Input data:
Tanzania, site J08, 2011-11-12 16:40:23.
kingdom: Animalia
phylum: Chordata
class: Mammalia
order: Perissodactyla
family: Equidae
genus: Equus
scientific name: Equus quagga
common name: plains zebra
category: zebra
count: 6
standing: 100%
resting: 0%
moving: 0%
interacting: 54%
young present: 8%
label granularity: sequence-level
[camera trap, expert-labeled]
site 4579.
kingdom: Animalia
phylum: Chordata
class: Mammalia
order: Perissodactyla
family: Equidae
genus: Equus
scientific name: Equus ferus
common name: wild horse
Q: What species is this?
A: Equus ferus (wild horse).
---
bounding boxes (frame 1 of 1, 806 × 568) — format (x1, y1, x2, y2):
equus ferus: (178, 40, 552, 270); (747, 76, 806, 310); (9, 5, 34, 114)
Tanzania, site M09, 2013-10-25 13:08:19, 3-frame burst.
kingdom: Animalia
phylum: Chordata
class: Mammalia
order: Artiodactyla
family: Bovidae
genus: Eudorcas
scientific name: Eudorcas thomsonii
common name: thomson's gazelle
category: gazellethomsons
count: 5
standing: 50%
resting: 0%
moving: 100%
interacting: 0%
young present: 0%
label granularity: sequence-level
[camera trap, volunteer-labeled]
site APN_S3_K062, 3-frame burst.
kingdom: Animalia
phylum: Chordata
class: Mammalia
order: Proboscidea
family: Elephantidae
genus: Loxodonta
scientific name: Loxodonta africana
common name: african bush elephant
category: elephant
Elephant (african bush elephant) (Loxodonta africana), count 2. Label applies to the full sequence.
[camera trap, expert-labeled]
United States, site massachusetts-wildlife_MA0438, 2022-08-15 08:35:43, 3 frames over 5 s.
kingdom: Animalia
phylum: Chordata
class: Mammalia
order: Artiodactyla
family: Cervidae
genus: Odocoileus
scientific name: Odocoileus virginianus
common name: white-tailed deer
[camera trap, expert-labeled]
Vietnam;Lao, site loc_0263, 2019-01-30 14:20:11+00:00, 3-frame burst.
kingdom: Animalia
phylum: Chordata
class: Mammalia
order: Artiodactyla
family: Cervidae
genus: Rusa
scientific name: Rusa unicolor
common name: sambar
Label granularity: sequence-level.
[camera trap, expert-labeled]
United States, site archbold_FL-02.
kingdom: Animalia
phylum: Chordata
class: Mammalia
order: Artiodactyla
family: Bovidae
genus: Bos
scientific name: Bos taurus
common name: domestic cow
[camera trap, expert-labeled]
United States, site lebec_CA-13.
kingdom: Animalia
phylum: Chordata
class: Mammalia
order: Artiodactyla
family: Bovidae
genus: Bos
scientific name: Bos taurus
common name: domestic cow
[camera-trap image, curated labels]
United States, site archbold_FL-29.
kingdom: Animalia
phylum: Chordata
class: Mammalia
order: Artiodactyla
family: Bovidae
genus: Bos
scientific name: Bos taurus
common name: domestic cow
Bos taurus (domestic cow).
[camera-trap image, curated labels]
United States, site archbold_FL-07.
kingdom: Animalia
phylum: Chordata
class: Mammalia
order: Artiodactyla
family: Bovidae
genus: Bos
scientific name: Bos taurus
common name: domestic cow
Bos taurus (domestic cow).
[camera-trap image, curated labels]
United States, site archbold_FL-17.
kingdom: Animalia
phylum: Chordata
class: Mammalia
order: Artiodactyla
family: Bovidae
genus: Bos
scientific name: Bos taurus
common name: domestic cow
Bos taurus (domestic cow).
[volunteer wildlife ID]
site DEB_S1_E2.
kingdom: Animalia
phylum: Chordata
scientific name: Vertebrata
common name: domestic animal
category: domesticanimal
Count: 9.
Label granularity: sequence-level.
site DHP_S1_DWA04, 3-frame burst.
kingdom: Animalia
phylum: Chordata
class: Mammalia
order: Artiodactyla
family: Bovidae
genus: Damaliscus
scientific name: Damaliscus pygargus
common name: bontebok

Instructions for the task: The reply should consist solely of the lines of the data, exact, from the opening line through the line with "scientific name: Loxodonta africana", inclusive.

Written response:
Tanzania, site J08, 2011-11-12 16:40:23.
kingdom: Animalia
phylum: Chordata
class: Mammalia
order: Perissodactyla
family: Equidae
genus: Equus
scientific name: Equus quagga
common name: plains zebra
category: zebra
count: 6
standing: 100%
resting: 0%
moving: 0%
interacting: 54%
young present: 8%
label granularity: sequence-level
[camera trap, expert-labeled]
site 4579.
kingdom: Animalia
phylum: Chordata
class: Mammalia
order: Perissodactyla
family: Equidae
genus: Equus
scientific name: Equus ferus
common name: wild horse
Q: What species is this?
A: Equus ferus (wild horse).
---
bounding boxes (frame 1 of 1, 806 × 568) — format (x1, y1, x2, y2):
equus ferus: (178, 40, 552, 270); (747, 76, 806, 310); (9, 5, 34, 114)
Tanzania, site M09, 2013-10-25 13:08:19, 3-frame burst.
kingdom: Animalia
phylum: Chordata
class: Mammalia
order: Artiodactyla
family: Bovidae
genus: Eudorcas
scientific name: Eudorcas thomsonii
common name: thomson's gazelle
category: gazellethomsons
count: 5
standing: 50%
resting: 0%
moving: 100%
interacting: 0%
young present: 0%
label granularity: sequence-level
[camera trap, volunteer-labeled]
site APN_S3_K062, 3-frame burst.
kingdom: Animalia
phylum: Chordata
class: Mammalia
order: Proboscidea
family: Elephantidae
genus: Loxodonta
scientific name: Loxodonta africana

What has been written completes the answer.